Tutti noi (o almeno, i più fortunati) abbiamo incontrato un docente che ha cambiato, se non la nostra vita, almeno la nostra relazione con il sapere, che ha dato un senso alle ore passate in classe, stimolando non solo l'apprendimento di concetti, ma la passione stessa per l'apprendimento e lo sviluppo di un metodo critico da seguire nella propria ricerca personale. Forse il più fortunato dei numerosi saggi di Recalcati, L'ora di lezione è un omaggio a questi docenti.

Il libro è diviso in quattro parti, iniziando da un'introduzione alle diverse "scuole" che si sono susseguite nei decenni, da quella frequentata dai "diversamente giovani" di oggi, frutto di alleanza tra insegnanti e genitori, gerarchica ed autoritaria, alla scuola di oggi, post-contestazione, dove l'alleanza si stabilisce invece tra genitori e figli (pp. 25-27):

I genitori si alleano con i figli e lasciano gli insegnanti nella più totale solitudine [...] a supplire alla funzione latitante del genitore, cioè a fare il genitore degli allievi.
La nuova alleanza tra genitori e figli disattiva ogni funzione educativa da parte dei genitori che si sentono più impegnati ad abbattere gli ostacoli che mettono alla prova i loro figli per garantire loro un successo nella vita
[che non ad educarli...]. I figli si confondono con i padri, [...] le ore di lezione sono dedicate a rincorrere un silenzio e un'attenzione che sembrano impossibili da raggiungere, gli esami all'università non possono superare un certo numero di pagine, i voti considerati ingiusti dai figli mobilitano le proteste accorate dei genitori, [...] la parola [...] viene sopraffatta da una cultura delle immagini, che tende a favorire un'acquisizione passiva e senza sforzo. [nota mia: opinabile]

La soluzione, o per meglio dire l'auspicio, di Recalcati è una scuola che faccia da sintesi alle prime due, dove l'autorità dell'insegnante si costruisca "dalla testimonianza della forza della parola" (p. 35) che vivifica il sapere. Il resto del libro è dedicato alla disamina di questo concetto secondo due direttrici strettamente legate: la prima indica il sapere non come semplice trasferimento di nozioni dal maestro all'allievo, ma come fine di un percorso di ricerca individuale che il maestro deve saper indicare (la "mancanza" del sapere che causa il desiderio) (p. 43):

L'apprendimento non avviene per travaso passivo da un bicchiere più pieno a uno più vuoto, perché il modello sul quale si fonda non è mai quello di un vuoto da riempire - le teste vuote degli allievi dentro le quali si deve versare il cemento del sapere - quanto di un vuoto da aprire.

**ESTRATTI DEL MATERIALE:**
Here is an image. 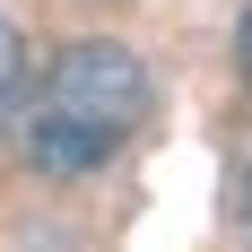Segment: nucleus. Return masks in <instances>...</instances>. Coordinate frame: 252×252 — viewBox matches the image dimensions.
<instances>
[{
    "instance_id": "obj_1",
    "label": "nucleus",
    "mask_w": 252,
    "mask_h": 252,
    "mask_svg": "<svg viewBox=\"0 0 252 252\" xmlns=\"http://www.w3.org/2000/svg\"><path fill=\"white\" fill-rule=\"evenodd\" d=\"M139 122H148V70H139V52L87 35V44L52 52L44 87L26 104V165L52 174V183L96 174V165H113L130 148Z\"/></svg>"
},
{
    "instance_id": "obj_2",
    "label": "nucleus",
    "mask_w": 252,
    "mask_h": 252,
    "mask_svg": "<svg viewBox=\"0 0 252 252\" xmlns=\"http://www.w3.org/2000/svg\"><path fill=\"white\" fill-rule=\"evenodd\" d=\"M18 87H26V44H18V26L0 18V113L18 104Z\"/></svg>"
},
{
    "instance_id": "obj_3",
    "label": "nucleus",
    "mask_w": 252,
    "mask_h": 252,
    "mask_svg": "<svg viewBox=\"0 0 252 252\" xmlns=\"http://www.w3.org/2000/svg\"><path fill=\"white\" fill-rule=\"evenodd\" d=\"M235 70H244V87H252V9H244V26H235Z\"/></svg>"
},
{
    "instance_id": "obj_4",
    "label": "nucleus",
    "mask_w": 252,
    "mask_h": 252,
    "mask_svg": "<svg viewBox=\"0 0 252 252\" xmlns=\"http://www.w3.org/2000/svg\"><path fill=\"white\" fill-rule=\"evenodd\" d=\"M244 244H252V165H244Z\"/></svg>"
}]
</instances>
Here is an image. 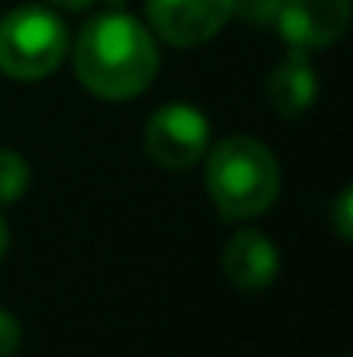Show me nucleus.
<instances>
[{
	"mask_svg": "<svg viewBox=\"0 0 353 357\" xmlns=\"http://www.w3.org/2000/svg\"><path fill=\"white\" fill-rule=\"evenodd\" d=\"M73 70L91 94L104 101H128L152 84L159 70V49L142 21L108 10L80 28L73 45Z\"/></svg>",
	"mask_w": 353,
	"mask_h": 357,
	"instance_id": "obj_1",
	"label": "nucleus"
},
{
	"mask_svg": "<svg viewBox=\"0 0 353 357\" xmlns=\"http://www.w3.org/2000/svg\"><path fill=\"white\" fill-rule=\"evenodd\" d=\"M205 156V184L226 219H253L274 205L281 170L263 142L249 135H229L215 142V149H208Z\"/></svg>",
	"mask_w": 353,
	"mask_h": 357,
	"instance_id": "obj_2",
	"label": "nucleus"
},
{
	"mask_svg": "<svg viewBox=\"0 0 353 357\" xmlns=\"http://www.w3.org/2000/svg\"><path fill=\"white\" fill-rule=\"evenodd\" d=\"M70 52V31L49 7H14L0 17V73L10 80H42Z\"/></svg>",
	"mask_w": 353,
	"mask_h": 357,
	"instance_id": "obj_3",
	"label": "nucleus"
},
{
	"mask_svg": "<svg viewBox=\"0 0 353 357\" xmlns=\"http://www.w3.org/2000/svg\"><path fill=\"white\" fill-rule=\"evenodd\" d=\"M208 119L191 105H163L146 121V153L166 170H187L208 153Z\"/></svg>",
	"mask_w": 353,
	"mask_h": 357,
	"instance_id": "obj_4",
	"label": "nucleus"
},
{
	"mask_svg": "<svg viewBox=\"0 0 353 357\" xmlns=\"http://www.w3.org/2000/svg\"><path fill=\"white\" fill-rule=\"evenodd\" d=\"M146 14L163 42L177 49H194L229 24L235 0H146Z\"/></svg>",
	"mask_w": 353,
	"mask_h": 357,
	"instance_id": "obj_5",
	"label": "nucleus"
},
{
	"mask_svg": "<svg viewBox=\"0 0 353 357\" xmlns=\"http://www.w3.org/2000/svg\"><path fill=\"white\" fill-rule=\"evenodd\" d=\"M277 31L291 49H326L350 24V0H284Z\"/></svg>",
	"mask_w": 353,
	"mask_h": 357,
	"instance_id": "obj_6",
	"label": "nucleus"
},
{
	"mask_svg": "<svg viewBox=\"0 0 353 357\" xmlns=\"http://www.w3.org/2000/svg\"><path fill=\"white\" fill-rule=\"evenodd\" d=\"M222 267L229 274L235 288L242 291H260L267 288L274 278H277V267H281V253L270 239L256 229H242L226 243V253H222Z\"/></svg>",
	"mask_w": 353,
	"mask_h": 357,
	"instance_id": "obj_7",
	"label": "nucleus"
},
{
	"mask_svg": "<svg viewBox=\"0 0 353 357\" xmlns=\"http://www.w3.org/2000/svg\"><path fill=\"white\" fill-rule=\"evenodd\" d=\"M315 94H319V80H315V70L308 63V52L305 49H288V56L267 77L270 108L284 119H295V115L312 108Z\"/></svg>",
	"mask_w": 353,
	"mask_h": 357,
	"instance_id": "obj_8",
	"label": "nucleus"
},
{
	"mask_svg": "<svg viewBox=\"0 0 353 357\" xmlns=\"http://www.w3.org/2000/svg\"><path fill=\"white\" fill-rule=\"evenodd\" d=\"M28 181H31V170L24 156L14 149H0V205L17 202L28 191Z\"/></svg>",
	"mask_w": 353,
	"mask_h": 357,
	"instance_id": "obj_9",
	"label": "nucleus"
},
{
	"mask_svg": "<svg viewBox=\"0 0 353 357\" xmlns=\"http://www.w3.org/2000/svg\"><path fill=\"white\" fill-rule=\"evenodd\" d=\"M284 0H235V10L249 21V24H274L281 14Z\"/></svg>",
	"mask_w": 353,
	"mask_h": 357,
	"instance_id": "obj_10",
	"label": "nucleus"
},
{
	"mask_svg": "<svg viewBox=\"0 0 353 357\" xmlns=\"http://www.w3.org/2000/svg\"><path fill=\"white\" fill-rule=\"evenodd\" d=\"M17 344H21V323L7 309H0V357H10Z\"/></svg>",
	"mask_w": 353,
	"mask_h": 357,
	"instance_id": "obj_11",
	"label": "nucleus"
},
{
	"mask_svg": "<svg viewBox=\"0 0 353 357\" xmlns=\"http://www.w3.org/2000/svg\"><path fill=\"white\" fill-rule=\"evenodd\" d=\"M350 202H353V195L350 191H343V195H340V202H336V212H333L340 239H350Z\"/></svg>",
	"mask_w": 353,
	"mask_h": 357,
	"instance_id": "obj_12",
	"label": "nucleus"
},
{
	"mask_svg": "<svg viewBox=\"0 0 353 357\" xmlns=\"http://www.w3.org/2000/svg\"><path fill=\"white\" fill-rule=\"evenodd\" d=\"M49 3H56V7H63V10H84V7H91L94 0H49Z\"/></svg>",
	"mask_w": 353,
	"mask_h": 357,
	"instance_id": "obj_13",
	"label": "nucleus"
},
{
	"mask_svg": "<svg viewBox=\"0 0 353 357\" xmlns=\"http://www.w3.org/2000/svg\"><path fill=\"white\" fill-rule=\"evenodd\" d=\"M3 250H7V226H3V219H0V257H3Z\"/></svg>",
	"mask_w": 353,
	"mask_h": 357,
	"instance_id": "obj_14",
	"label": "nucleus"
}]
</instances>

**IL TUO COMPITO:** Ricopia fedelmente il brano del testo su L'ora di lezione che si apre con le parole contenenti "La soluzione, o" e si chiude con "vuoto da aprire.".

**SOLUZIONE:**
La soluzione, o per meglio dire l'auspicio, di Recalcati è una scuola che faccia da sintesi alle prime due, dove l'autorità dell'insegnante si costruisca "dalla testimonianza della forza della parola" (p. 35) che vivifica il sapere. Il resto del libro è dedicato alla disamina di questo concetto secondo due direttrici strettamente legate: la prima indica il sapere non come semplice trasferimento di nozioni dal maestro all'allievo, ma come fine di un percorso di ricerca individuale che il maestro deve saper indicare (la "mancanza" del sapere che causa il desiderio) (p. 43):

L'apprendimento non avviene per travaso passivo da un bicchiere più pieno a uno più vuoto, perché il modello sul quale si fonda non è mai quello di un vuoto da riempire - le teste vuote degli allievi dentro le quali si deve versare il cemento del sapere - quanto di un vuoto da aprire.